Steve Lash//Daily Record Legal Affairs Writer//November 20, 2011

O’Malley stands by criticism of environmental law clinic

By Steve Lash

//Daily Record Legal Affairs Writer

//November 20, 2011

Gov. Martin O’Malley on Friday stood by his right to criticize the University of Maryland’s environmental law clinic for continuing litigation against a family-owned chicken farm on the Eastern Shore, despite strong objection from the law school’s dean.

O’Malley ignited the contretemps with a Nov. 14 letter to Dean Phoebe A. Haddon in which he assailed the “costly” litigation as an “ongoing injustice” against farm owners Alan and Kristin Hudson.

In response, Haddon urged O’Malley to back off and let the litigation run its course.

That reply, from the dean of his alma mater, did not move the governor.

“He wrote the letter.
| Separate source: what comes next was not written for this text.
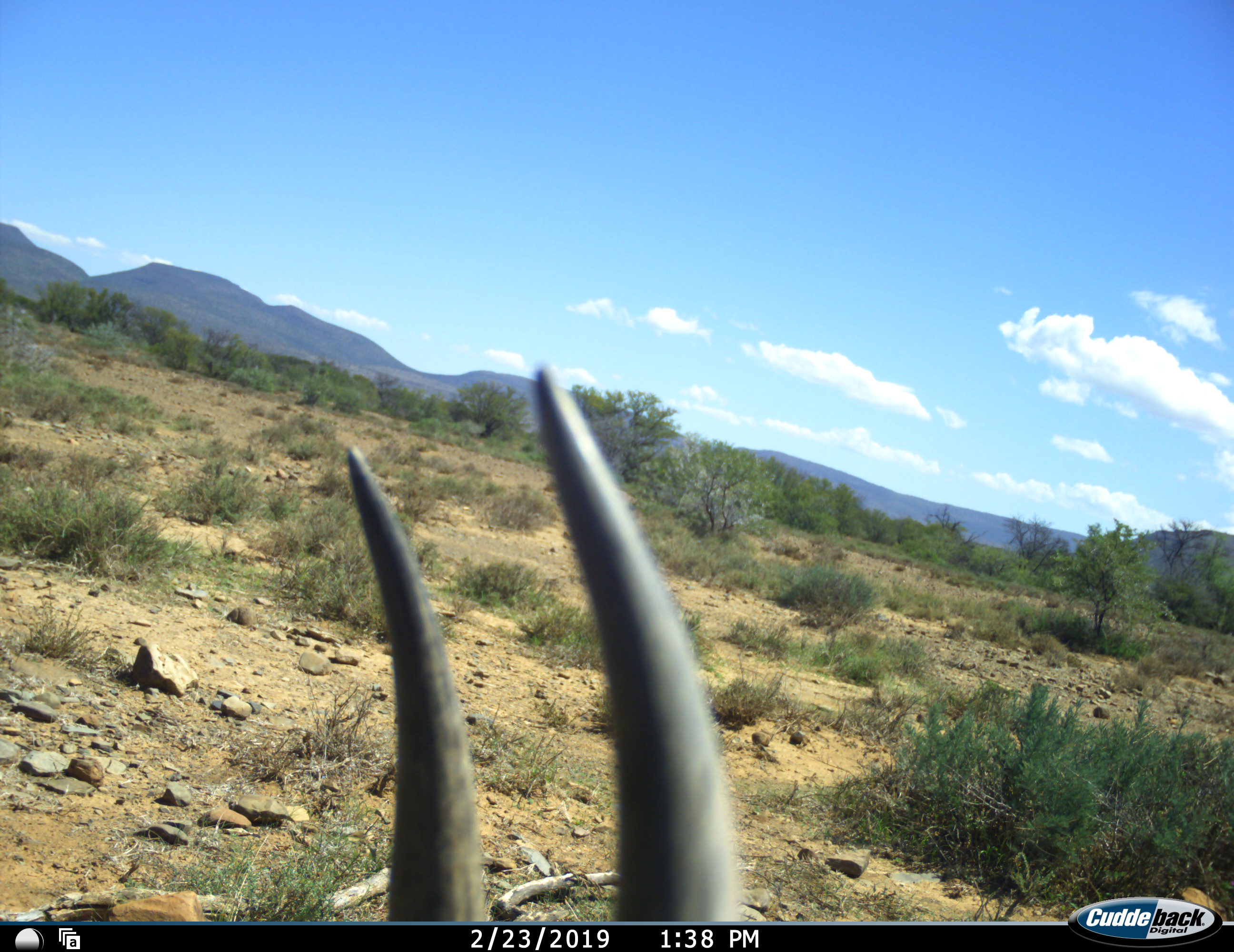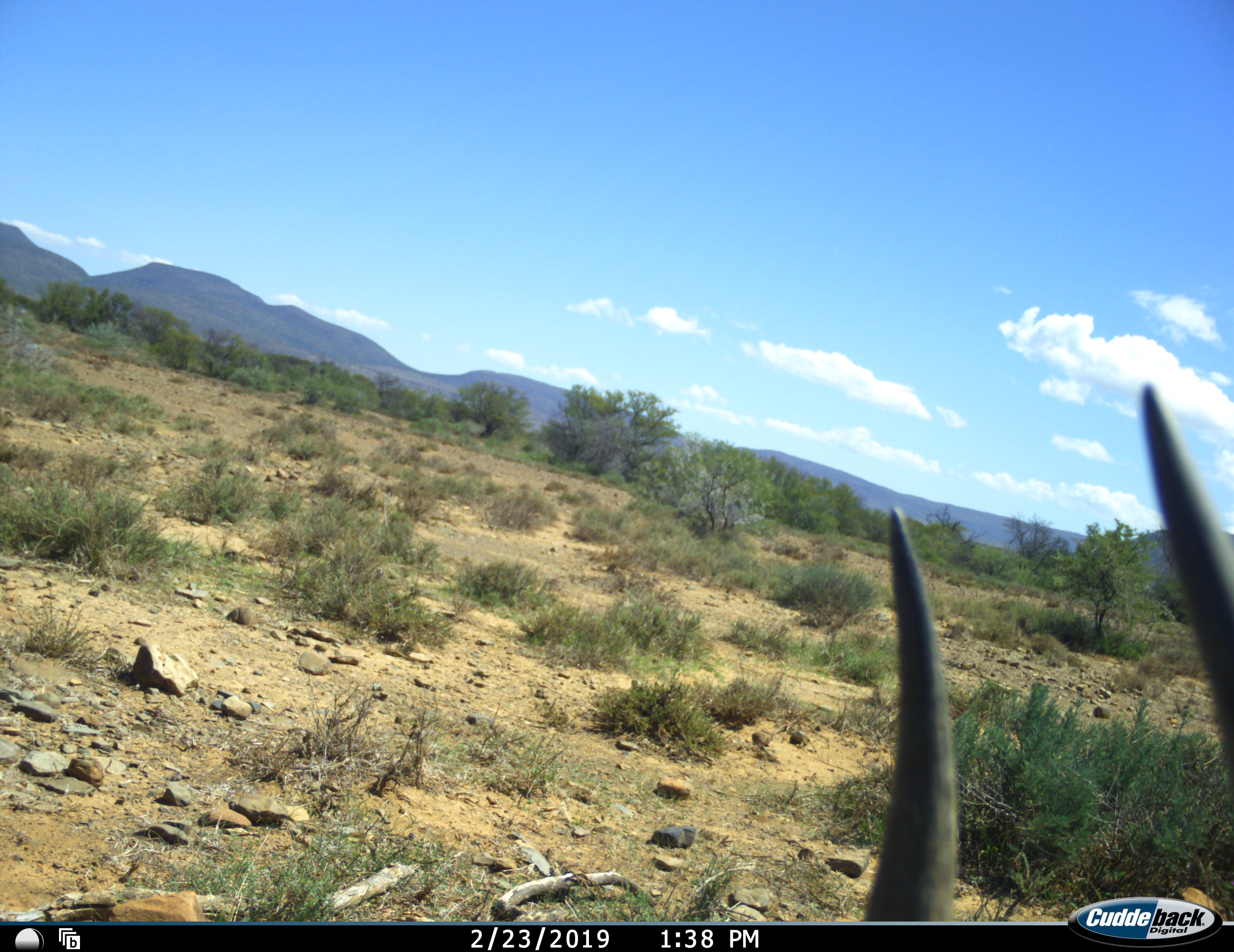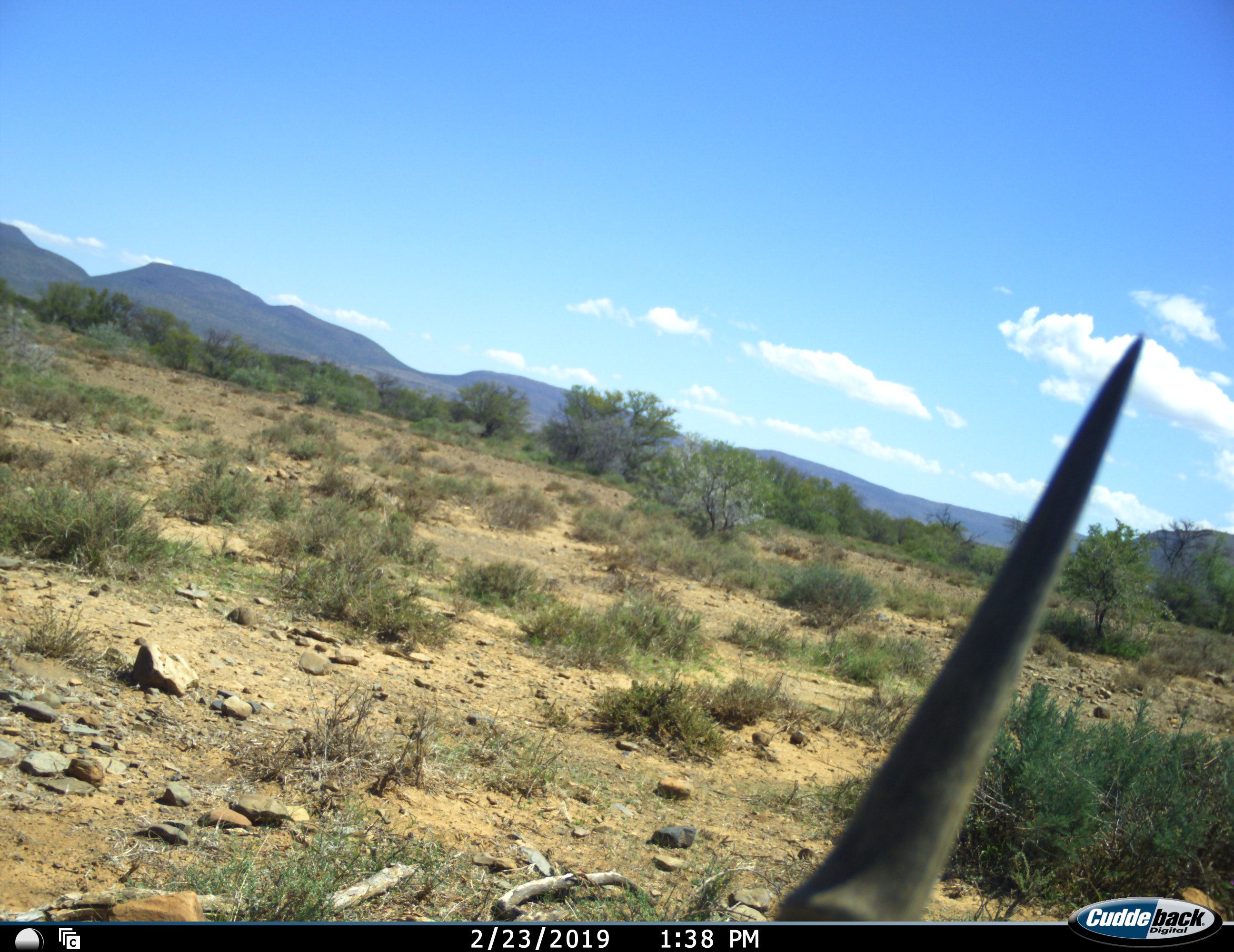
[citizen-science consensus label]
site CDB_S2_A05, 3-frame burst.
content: unidentified animal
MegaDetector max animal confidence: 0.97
He said his peace,” O’Malley spokeswoman Raquel Guillory said Friday. “The governor has every right to state his opinion on the use of state tax dollars.”

Haddon could not be reached for comment Friday due to a “crazy,” travel-filled day, said Jeff Raymond, a spokesman for the University of Maryland Francis King Carey School of Law.

O’Malley, in a letter first reported by The Baltimore Sun on Friday, wrote that the state Department of the Environment had fully investigated the litigation’s allegation — that farm activities had polluted the Pocomoke River — and “found no strong evidence” linking bacterial pollution in the waterway to the farm.

“I am not advocating that the government should dictate the clients clinics may represent or the cases they should undertake,” O’Malley wrote. “But it is my strong belief that this case, at this juncture, is a misuse of state resources…. This case, given the facts now discovered, uses the economic weapon of unlimited litigation resources, namely, taxpayer supported state resources — to potentially bankrupt and destroy a family farming operation which has no recourse to similarly unlimited litigation assets.”

In her response, Haddon told O’Malley she was “uneasy” that he would state his opinion on the merits while the case is in litigation.

“Such statements have the potential to become highly prejudicial, undermining the integrity of the judicial process and the independence of the lawyers’ relationship with their clients,” she wrote. “I urge you to let the judicial process resolve this matter.”